The Hong Kong government released a full report to Chinese officials on Tuesday detailing the three months of pro-democracy protests in Hong Kong.
The report has proved to be disappointing to the protestors.
The 155-page-report titled Report on the Recent Community and Political Situation in Hong Kong falls short of what protestors feel is a balanced view.
The report severely downplays the divisions between the political leaders in Hong Kong and the protestors.
After disagreement with a previous report in October, the Hong Kong government vowed to release a new report to further peace talks with the five representatives of the Hong Kong Federation of Students.
The Hong Kong government submitted the report to the Hong Kong and Macao Affairs Office of China’s State Council.
The protestors main complaint about the new report is that it failed to directly address the political deadlock at the center of the struggle.
Joshua Wong, leader of the student group Scholarism wrote on Facebook that: “This report was meant to be a sweetener from the government after the talks with HKFFS.”
Wong further criticize the report by writing, “there’s no sugar coating on this sweetener. It’s poison.”
The Hong Kong protests grabbed international attention in the end of September when they occupied major roadways for over two months.

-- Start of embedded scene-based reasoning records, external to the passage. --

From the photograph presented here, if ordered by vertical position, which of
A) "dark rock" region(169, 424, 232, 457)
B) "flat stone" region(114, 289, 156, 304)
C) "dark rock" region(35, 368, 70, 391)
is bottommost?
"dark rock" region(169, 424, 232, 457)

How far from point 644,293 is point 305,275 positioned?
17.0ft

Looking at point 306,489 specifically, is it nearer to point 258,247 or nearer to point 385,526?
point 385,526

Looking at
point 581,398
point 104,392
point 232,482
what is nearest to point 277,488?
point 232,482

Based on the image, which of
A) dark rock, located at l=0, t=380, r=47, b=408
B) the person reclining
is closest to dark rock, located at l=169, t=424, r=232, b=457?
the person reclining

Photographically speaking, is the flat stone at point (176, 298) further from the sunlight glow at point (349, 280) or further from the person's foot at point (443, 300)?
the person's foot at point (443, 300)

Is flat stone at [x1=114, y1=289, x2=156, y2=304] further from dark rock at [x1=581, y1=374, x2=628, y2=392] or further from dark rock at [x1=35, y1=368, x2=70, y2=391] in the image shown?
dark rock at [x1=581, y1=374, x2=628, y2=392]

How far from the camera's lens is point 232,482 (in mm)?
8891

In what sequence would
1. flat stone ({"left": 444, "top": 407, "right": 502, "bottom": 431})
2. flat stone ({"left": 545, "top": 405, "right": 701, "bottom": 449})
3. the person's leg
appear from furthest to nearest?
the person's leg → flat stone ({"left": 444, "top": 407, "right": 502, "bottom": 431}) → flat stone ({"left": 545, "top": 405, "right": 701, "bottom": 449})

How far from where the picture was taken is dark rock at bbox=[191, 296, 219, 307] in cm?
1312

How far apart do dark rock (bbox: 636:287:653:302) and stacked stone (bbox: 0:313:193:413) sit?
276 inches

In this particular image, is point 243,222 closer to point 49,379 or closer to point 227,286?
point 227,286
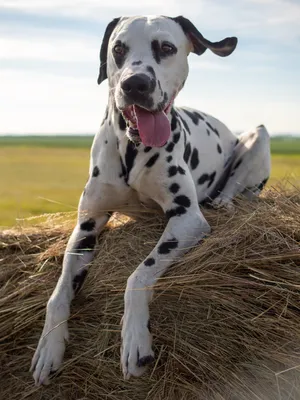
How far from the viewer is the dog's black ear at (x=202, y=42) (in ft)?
13.7

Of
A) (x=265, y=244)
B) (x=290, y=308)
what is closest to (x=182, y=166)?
(x=265, y=244)

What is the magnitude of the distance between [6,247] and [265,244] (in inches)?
78.4

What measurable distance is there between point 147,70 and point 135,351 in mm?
1568

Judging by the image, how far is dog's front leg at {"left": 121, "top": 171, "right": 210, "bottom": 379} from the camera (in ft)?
10.9

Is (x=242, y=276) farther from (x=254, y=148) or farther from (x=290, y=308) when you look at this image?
(x=254, y=148)

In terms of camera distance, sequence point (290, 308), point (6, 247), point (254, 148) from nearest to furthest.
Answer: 1. point (290, 308)
2. point (6, 247)
3. point (254, 148)

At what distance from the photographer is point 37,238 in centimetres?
472

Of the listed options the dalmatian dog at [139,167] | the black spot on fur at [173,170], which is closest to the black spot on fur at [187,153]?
the dalmatian dog at [139,167]

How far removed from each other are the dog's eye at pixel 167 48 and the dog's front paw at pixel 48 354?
5.70ft

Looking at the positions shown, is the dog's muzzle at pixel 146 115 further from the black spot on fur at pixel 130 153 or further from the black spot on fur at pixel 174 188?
the black spot on fur at pixel 174 188

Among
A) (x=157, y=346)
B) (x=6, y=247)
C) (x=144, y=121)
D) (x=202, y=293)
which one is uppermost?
(x=144, y=121)

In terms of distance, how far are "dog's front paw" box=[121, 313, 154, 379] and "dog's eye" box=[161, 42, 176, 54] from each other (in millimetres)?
1648

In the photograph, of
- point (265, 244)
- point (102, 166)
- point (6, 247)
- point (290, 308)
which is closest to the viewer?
point (290, 308)

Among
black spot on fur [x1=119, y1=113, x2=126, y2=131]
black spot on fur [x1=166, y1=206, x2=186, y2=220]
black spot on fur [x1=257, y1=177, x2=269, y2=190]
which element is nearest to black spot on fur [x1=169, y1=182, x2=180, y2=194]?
black spot on fur [x1=166, y1=206, x2=186, y2=220]
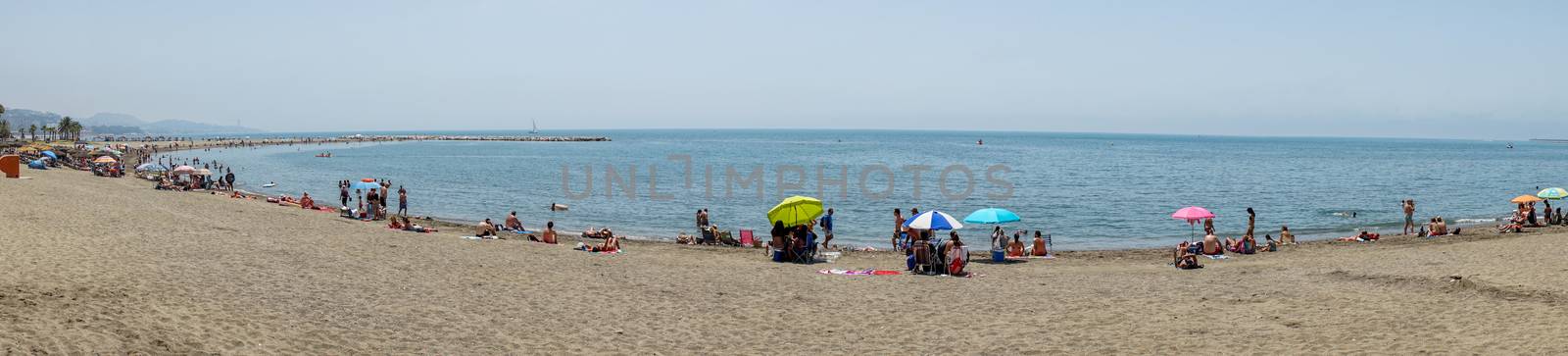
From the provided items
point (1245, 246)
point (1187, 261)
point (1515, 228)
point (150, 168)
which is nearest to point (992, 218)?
point (1187, 261)

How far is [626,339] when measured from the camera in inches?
401

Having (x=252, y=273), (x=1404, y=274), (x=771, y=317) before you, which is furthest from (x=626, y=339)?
(x=1404, y=274)

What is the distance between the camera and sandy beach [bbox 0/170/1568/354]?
376 inches

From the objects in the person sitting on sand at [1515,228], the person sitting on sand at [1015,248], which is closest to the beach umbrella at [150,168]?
the person sitting on sand at [1015,248]

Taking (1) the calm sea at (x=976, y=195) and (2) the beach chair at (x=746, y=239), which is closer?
(2) the beach chair at (x=746, y=239)

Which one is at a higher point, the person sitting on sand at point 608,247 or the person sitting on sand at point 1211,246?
the person sitting on sand at point 1211,246

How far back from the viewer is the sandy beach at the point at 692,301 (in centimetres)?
955

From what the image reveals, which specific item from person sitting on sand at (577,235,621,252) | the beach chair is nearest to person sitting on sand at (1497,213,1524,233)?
the beach chair

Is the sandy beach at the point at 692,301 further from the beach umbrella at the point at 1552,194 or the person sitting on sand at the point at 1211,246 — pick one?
the beach umbrella at the point at 1552,194

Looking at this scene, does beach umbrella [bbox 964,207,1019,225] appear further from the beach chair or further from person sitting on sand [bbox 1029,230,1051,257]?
the beach chair

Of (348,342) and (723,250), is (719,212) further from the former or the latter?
(348,342)

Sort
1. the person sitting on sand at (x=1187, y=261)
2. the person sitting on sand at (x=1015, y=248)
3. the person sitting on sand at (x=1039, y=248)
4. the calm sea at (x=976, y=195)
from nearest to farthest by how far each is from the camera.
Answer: the person sitting on sand at (x=1187, y=261) → the person sitting on sand at (x=1015, y=248) → the person sitting on sand at (x=1039, y=248) → the calm sea at (x=976, y=195)

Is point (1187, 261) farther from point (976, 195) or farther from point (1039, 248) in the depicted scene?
Answer: point (976, 195)

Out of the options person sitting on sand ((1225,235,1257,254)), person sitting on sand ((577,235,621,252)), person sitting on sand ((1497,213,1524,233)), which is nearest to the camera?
person sitting on sand ((577,235,621,252))
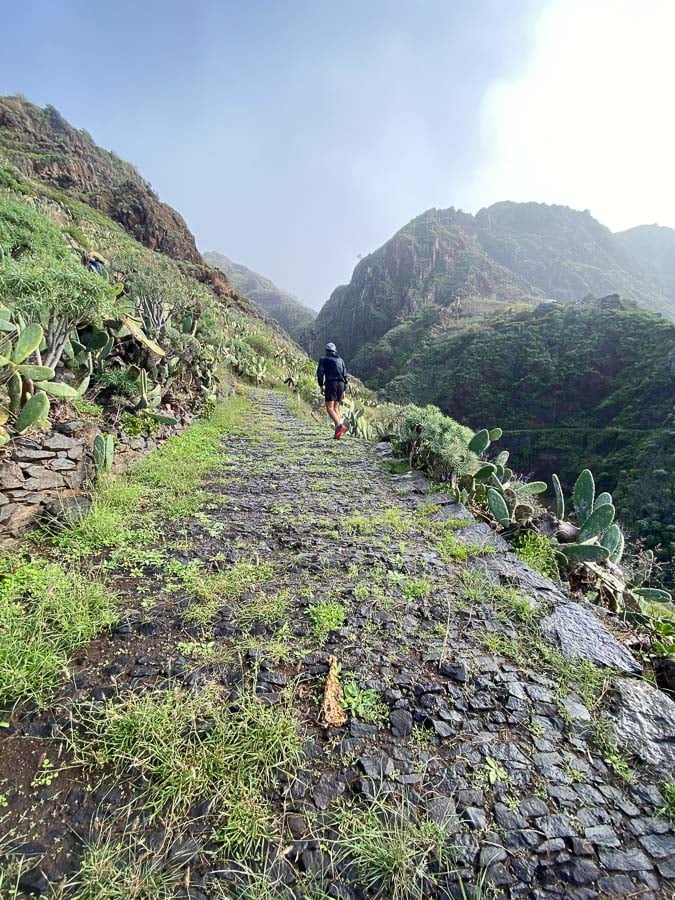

The protests were sparked by a decision on August 31 by China’s Standing Committee of the National People’s Congress, that any candidate running for chief executive in Hong Kong in 2017 must first be screened by the Communist Party.
The protester’s main concern was this issue that their basic democratic rights were being withheld. The central issue with this decision was the lack of free elections.
To make matters more incendiary, dozens of pro-democracy leaders in the movement have been called by officials in recent weeks and were told to prepare themselves for arrest for inciting and participating in an illegal assembly.